:: RECORDS PROVIDED ::

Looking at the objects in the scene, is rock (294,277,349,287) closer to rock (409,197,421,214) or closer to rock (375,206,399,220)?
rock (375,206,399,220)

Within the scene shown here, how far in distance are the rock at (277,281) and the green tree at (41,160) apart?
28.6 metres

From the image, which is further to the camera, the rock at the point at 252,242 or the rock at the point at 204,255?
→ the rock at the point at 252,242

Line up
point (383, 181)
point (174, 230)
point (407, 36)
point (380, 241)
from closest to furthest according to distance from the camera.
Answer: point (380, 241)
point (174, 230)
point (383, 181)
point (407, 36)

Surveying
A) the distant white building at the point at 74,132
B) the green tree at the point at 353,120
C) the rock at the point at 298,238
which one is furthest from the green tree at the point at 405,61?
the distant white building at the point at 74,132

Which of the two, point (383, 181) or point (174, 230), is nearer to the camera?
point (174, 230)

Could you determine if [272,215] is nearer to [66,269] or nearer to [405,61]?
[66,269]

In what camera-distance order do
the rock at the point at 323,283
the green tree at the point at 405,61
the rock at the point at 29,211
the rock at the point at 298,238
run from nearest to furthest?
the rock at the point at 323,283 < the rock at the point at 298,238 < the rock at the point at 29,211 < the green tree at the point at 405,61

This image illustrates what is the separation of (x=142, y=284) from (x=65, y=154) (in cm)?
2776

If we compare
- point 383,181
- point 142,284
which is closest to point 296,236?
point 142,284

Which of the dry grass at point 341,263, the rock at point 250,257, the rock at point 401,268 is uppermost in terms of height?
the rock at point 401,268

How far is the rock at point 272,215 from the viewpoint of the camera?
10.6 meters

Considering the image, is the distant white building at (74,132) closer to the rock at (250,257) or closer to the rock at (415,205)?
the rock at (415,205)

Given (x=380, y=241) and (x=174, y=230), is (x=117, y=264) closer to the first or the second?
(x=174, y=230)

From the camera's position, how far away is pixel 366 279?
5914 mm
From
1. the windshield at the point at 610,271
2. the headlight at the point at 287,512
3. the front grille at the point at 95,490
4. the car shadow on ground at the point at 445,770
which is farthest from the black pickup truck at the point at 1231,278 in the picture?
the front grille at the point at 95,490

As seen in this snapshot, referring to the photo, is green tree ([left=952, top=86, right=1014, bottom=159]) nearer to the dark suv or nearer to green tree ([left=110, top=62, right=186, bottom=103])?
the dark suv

:::

▶ _EXERCISE_: Copy out, unchanged, the rows from the line with "Could you determine" through the end of the rows, with both of those end lines included.

▶ _EXPECTED OUTPUT_:
Could you determine if [272,215] is nearer to [66,269] or nearer to [405,61]?
[66,269]

In what camera-distance order do
the rock at the point at 323,283
the green tree at the point at 405,61
the rock at the point at 29,211
the rock at the point at 298,238
run from nearest to furthest?
the rock at the point at 323,283 < the rock at the point at 298,238 < the rock at the point at 29,211 < the green tree at the point at 405,61

This image illustrates what is the separation of (x=142, y=284) from (x=65, y=154) (in cm)?
2776

If we compare
- point 383,181
- point 142,284
which is closest to point 296,236?
point 142,284

Which of the dry grass at point 341,263, the rock at point 250,257, the rock at point 401,268 is uppermost in terms of height?
the rock at point 401,268

How far is the rock at point 272,215 from the viewpoint of the camera?
10.6 meters

Considering the image, is the distant white building at (74,132) closer to the rock at (250,257) or closer to the rock at (415,205)?
the rock at (415,205)

Given (x=380, y=241) and (x=174, y=230), is (x=117, y=264) closer to the first or the second?
(x=174, y=230)

From the camera's position, how far away is pixel 366 279?
5914 mm
From
1. the windshield at the point at 610,271
2. the headlight at the point at 287,512
3. the front grille at the point at 95,490
4. the car shadow on ground at the point at 445,770
which is farthest from the black pickup truck at the point at 1231,278 in the picture?
the front grille at the point at 95,490

As seen in this snapshot, referring to the photo, is green tree ([left=952, top=86, right=1014, bottom=159]) nearer to the dark suv or nearer to green tree ([left=110, top=62, right=186, bottom=103])?
the dark suv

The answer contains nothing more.